TASK GOAL: Repeat the records below exactly as they appear, leaving out any pictures.

DATA FOR THIS TASK:
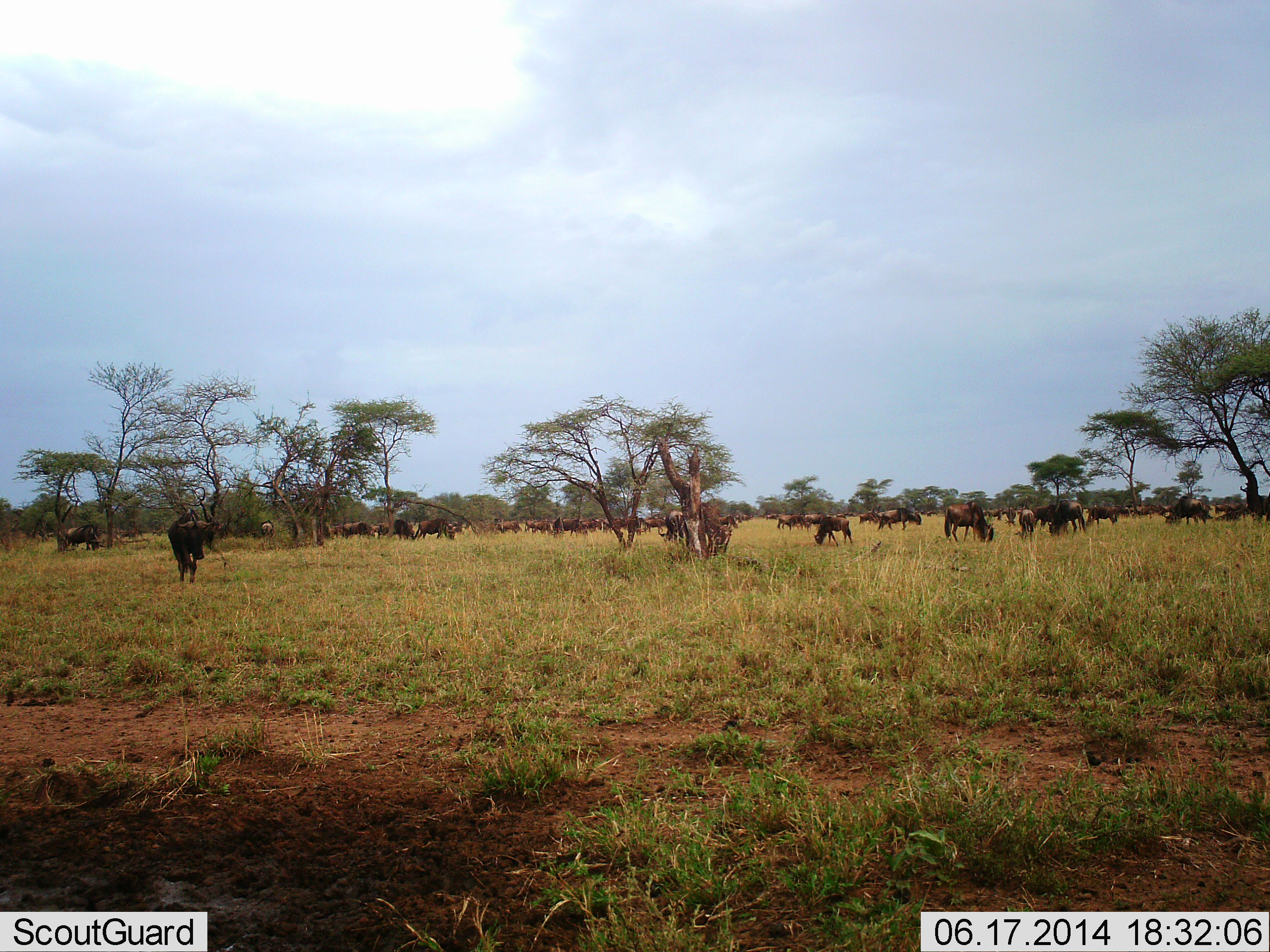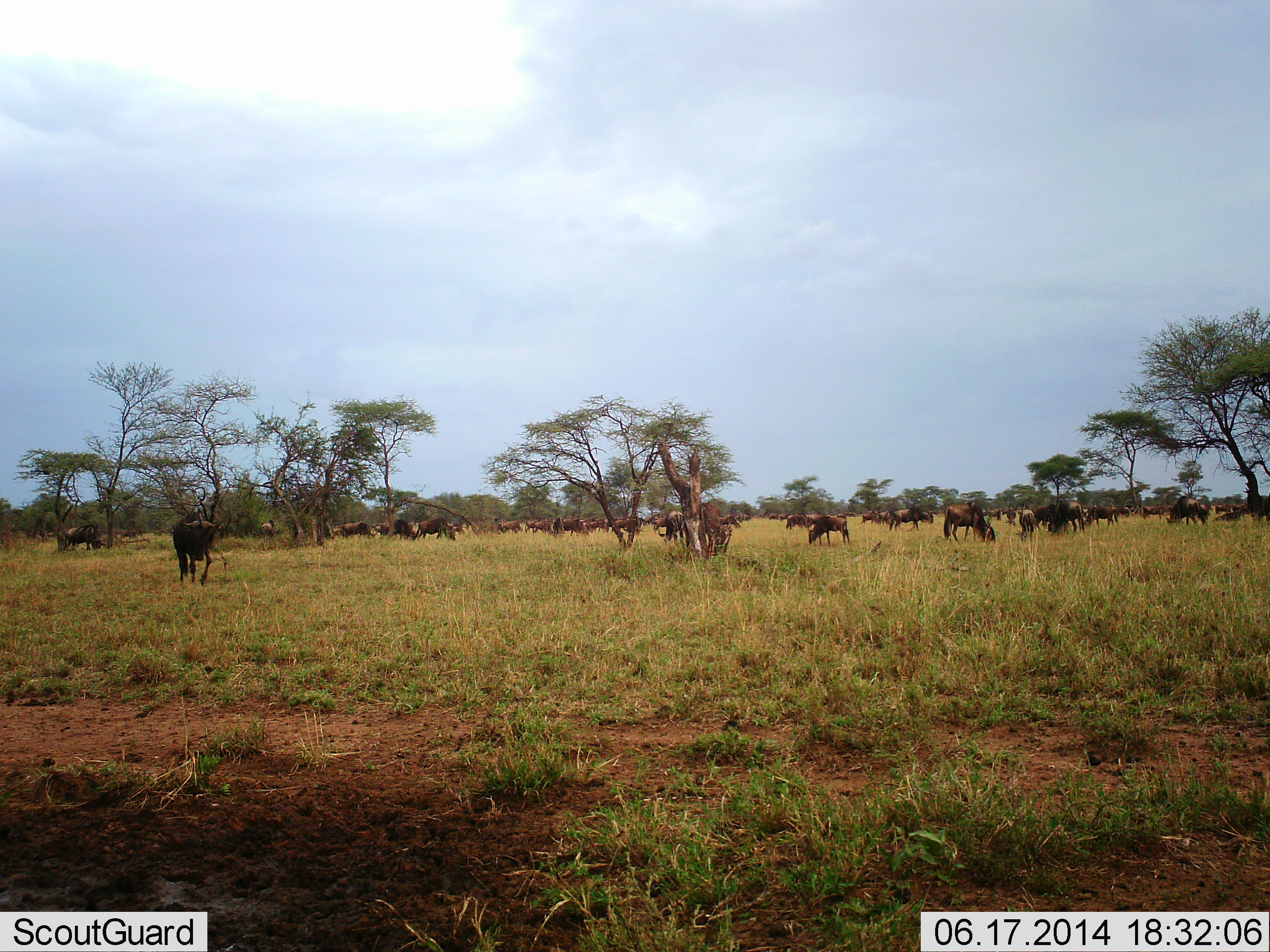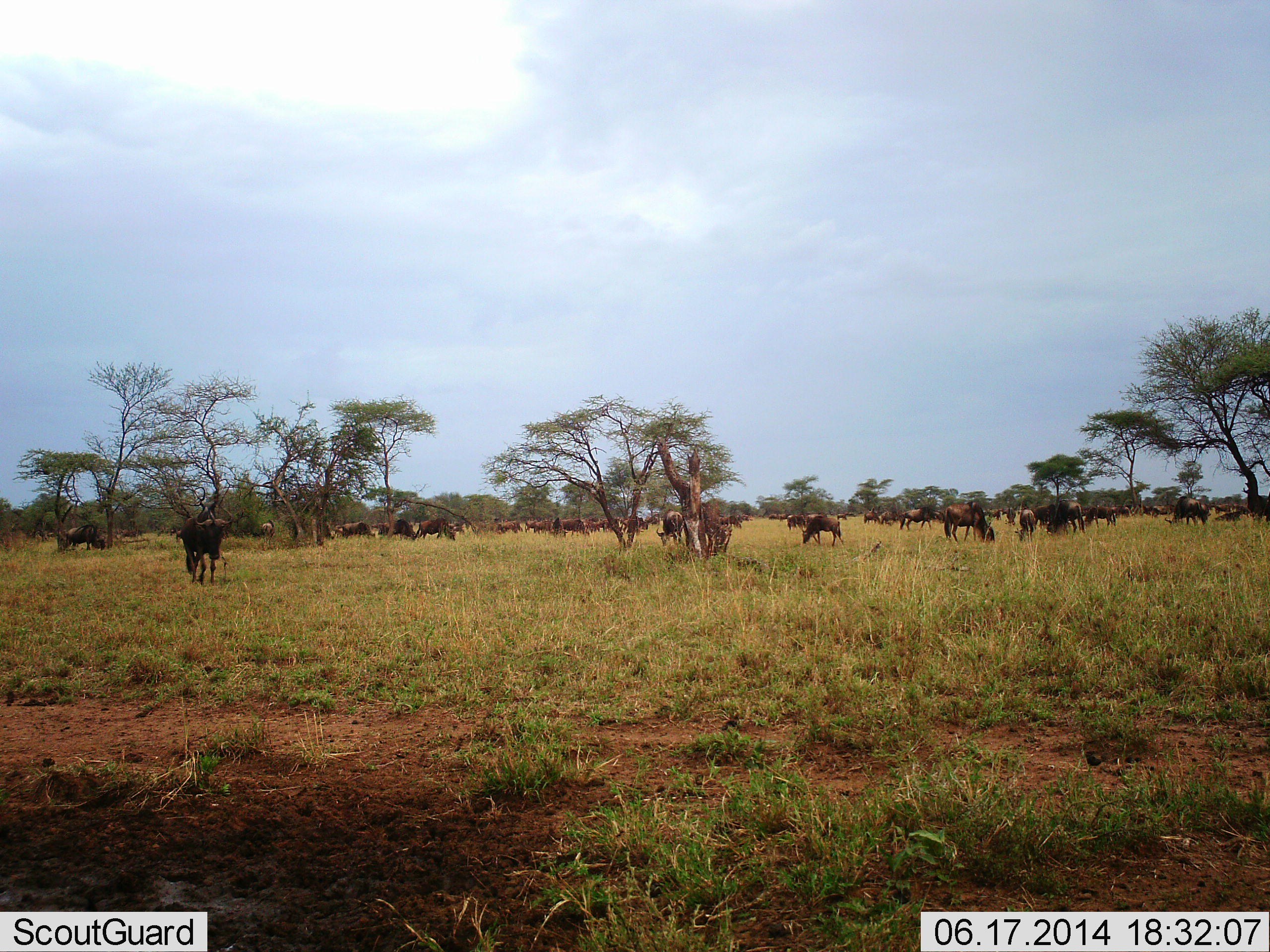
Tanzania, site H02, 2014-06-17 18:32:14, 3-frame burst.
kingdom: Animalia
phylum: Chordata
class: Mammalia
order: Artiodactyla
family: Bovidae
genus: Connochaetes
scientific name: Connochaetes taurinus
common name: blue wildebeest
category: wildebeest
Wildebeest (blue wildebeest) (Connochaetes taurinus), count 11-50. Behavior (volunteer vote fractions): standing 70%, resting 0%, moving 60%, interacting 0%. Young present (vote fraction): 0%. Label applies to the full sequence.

WRITTEN REPLY:
Tanzania, site H02, 2014-06-17 18:32:14, 3-frame burst.
kingdom: Animalia
phylum: Chordata
class: Mammalia
order: Artiodactyla
family: Bovidae
genus: Connochaetes
scientific name: Connochaetes taurinus
common name: blue wildebeest
category: wildebeest
Wildebeest (blue wildebeest) (Connochaetes taurinus), count 11-50. Behavior (volunteer vote fractions): standing 70%, resting 0%, moving 60%, interacting 0%. Young present (vote fraction): 0%. Label applies to the full sequence.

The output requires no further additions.